* START PASSAGE GIVEN *

I'll prefer to invest in real estate sector because in stock market the ratio or profit and loss is equal but in real estate business you'll always get a profitable return on your investment.

Jun 3, 2014 - 8:09am

Family ties (uncle is a broker)/ growing up stories work pretty well for me. I was always straight and told them I had no clue what I really like in real estate and just want to learn as much as I can and pick something once I have a better understanding (if pressed then I would just say XYZ because I think it is a very exciting time in XYZ right now given example 1, example 2 from recent news)

Jun 3, 2014 - 8:11am

Why Real Estate? (Originally Posted: 06/08/2012)

Great to finally see a dedicated forum for those interested in Real Estate. I am a recent grad and through my interview experience I have been often asked the question "Why Real Estate?"

My approach to the question usually touches on the tangibility of the asset class, my interest in architecture, and how real estate is used by everyone on a daily basis whether it involves where the live(residential), where they shop (retail), or where they work (office).

Interested in hearing some other perspectives...

Jun 3, 2014 - 8:13am

I'll second that your response is the boilerplate answer to the "Why Real Estate" question. And as RE_Banker points out, while safe, it's generally not going to impress seasoned interviewers.

* END PASSAGE GIVEN *
* START ENTRIES *

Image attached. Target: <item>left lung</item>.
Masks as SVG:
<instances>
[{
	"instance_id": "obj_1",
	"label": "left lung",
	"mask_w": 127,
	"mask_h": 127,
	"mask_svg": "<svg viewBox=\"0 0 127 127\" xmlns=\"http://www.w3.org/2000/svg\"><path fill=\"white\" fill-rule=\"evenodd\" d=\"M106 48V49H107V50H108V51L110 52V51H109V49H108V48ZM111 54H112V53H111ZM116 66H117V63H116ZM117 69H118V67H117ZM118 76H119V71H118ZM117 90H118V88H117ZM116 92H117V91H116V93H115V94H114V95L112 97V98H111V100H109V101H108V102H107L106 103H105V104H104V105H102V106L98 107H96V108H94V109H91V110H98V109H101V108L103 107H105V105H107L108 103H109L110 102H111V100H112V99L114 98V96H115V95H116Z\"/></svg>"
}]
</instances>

* END ENTRIES *

THE TASK
List every real estate category that the forum thread above names in parentheses.

TASK ANSWER
residential, retail, office